Trump’s team called the evidence “fabricated” and journalist Maggie Haberman “desperate”
FILE PHOTO: Donald Trump holds handwritten notes as he speaks to the media before departing the White House for Texas, November 20, 2019 © AP / Jacquelyn Martin
New York Times reporter Maggie Haberman released photos on Monday apparently showing former President Donald Trump’s handwritten notes flushed down two toilets, supposedly in violation of White House protocol. Trump himself ridiculed Haberman, and his office called her scoop “desperate.”
Published by Axios on Monday, the photos show two torn-up wads of notes, apparently in Trump’s handwriting, lodged in a pair of toilets, one in the White House and the other from an overseas trip.
The names ‘Rogers’ and ‘Stefanik’ are visible on the shredded notes, likely referencing Republican Rep. Mike Rogers of Alabama and Republican Conference Chairwoman Elise Stefanik of New York.
Trump has long been suspected of mishandling White House documents and briefing papers, with the Justice Department in May reportedly opening a probe into 15 boxes of letters, mementos and classified files that the former president is believed to have taken to his Florida residence after leaving Washington last year.
NEW: Here are photos that the NY Times’ Maggie Haberman obtained from a White House source showing documents with Trump’s handwriting on them — in two different toilets. Trump reportedly flushed both sets of documents repeatedly. This contradicts his repeated denials. pic.twitter.com/fn1SjOFxDW
— Jon Cooper (@joncoopertweets) August 8, 2022
Haberman, who released the latest photos amid a promotional campaign for her upcoming book on Trump, claimed in February that Trump would clog White House toilets with shredded papers, apparently in violation of the Presidential Records Act.

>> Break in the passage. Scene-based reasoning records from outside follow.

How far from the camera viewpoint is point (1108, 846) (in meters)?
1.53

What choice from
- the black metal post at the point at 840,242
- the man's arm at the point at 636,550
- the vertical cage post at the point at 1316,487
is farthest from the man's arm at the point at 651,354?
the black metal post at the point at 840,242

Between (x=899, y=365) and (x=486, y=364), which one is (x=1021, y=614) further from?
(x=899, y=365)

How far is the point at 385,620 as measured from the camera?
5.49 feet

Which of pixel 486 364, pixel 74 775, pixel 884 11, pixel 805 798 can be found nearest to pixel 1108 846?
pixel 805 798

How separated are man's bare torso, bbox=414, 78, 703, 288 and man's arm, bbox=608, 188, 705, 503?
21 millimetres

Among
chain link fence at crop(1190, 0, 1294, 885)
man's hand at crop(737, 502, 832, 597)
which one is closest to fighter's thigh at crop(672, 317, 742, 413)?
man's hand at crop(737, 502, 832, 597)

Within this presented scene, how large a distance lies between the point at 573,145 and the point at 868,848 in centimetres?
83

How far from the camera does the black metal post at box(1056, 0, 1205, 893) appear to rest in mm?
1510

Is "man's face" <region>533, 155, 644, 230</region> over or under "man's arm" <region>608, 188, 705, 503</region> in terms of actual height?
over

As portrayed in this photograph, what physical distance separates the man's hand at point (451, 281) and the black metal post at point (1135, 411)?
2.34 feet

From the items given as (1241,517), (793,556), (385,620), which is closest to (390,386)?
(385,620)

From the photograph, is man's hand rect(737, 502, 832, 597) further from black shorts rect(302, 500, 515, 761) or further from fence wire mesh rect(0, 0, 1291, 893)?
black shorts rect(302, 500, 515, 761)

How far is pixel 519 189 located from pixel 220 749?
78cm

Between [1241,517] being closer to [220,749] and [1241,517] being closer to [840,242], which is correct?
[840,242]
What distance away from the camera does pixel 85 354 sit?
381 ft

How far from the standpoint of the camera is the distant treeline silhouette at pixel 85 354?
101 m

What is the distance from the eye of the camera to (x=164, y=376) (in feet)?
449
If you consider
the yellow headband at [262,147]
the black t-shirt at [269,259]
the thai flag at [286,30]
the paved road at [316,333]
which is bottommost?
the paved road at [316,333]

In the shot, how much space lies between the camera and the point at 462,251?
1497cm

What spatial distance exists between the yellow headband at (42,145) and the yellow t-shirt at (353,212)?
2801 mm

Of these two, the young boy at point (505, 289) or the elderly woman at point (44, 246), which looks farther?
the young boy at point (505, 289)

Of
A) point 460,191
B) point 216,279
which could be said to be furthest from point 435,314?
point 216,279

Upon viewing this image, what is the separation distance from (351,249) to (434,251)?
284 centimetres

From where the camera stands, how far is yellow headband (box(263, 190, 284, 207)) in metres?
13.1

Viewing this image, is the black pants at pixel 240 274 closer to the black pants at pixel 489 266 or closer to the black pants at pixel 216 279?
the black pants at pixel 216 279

Referring to Haberman as “Maggot,” Trump at the time said that her claims were “categorically untrue and simply made up by a reporter in order to get publicity for a mostly fictitious book.”
Trump’s office struck a similar tone on Monday. “You have to be pretty desperate to sell books if pictures of paper in a toilet bowl is part of your promotional plan,” his spokesman, Taylor Budowich, told Axios. “There’s enough people willing to fabricate stories like this in order to impress the media class, a media class who is willing to run with anything, as long as it anti-Trump.”
Haberman was infamously mentioned in leaked emails belonging to former Hillary Clinton campaign manager John Podesta, published by WikiLeaks in 2016. In a 2015 strategy document, Haberman was described by the Clinton campaign as a “friendly journalist” who had been hired to “tee up stories” beneficial to Democrats before, and would be useful in “shaping” a pro-Clinton narrative.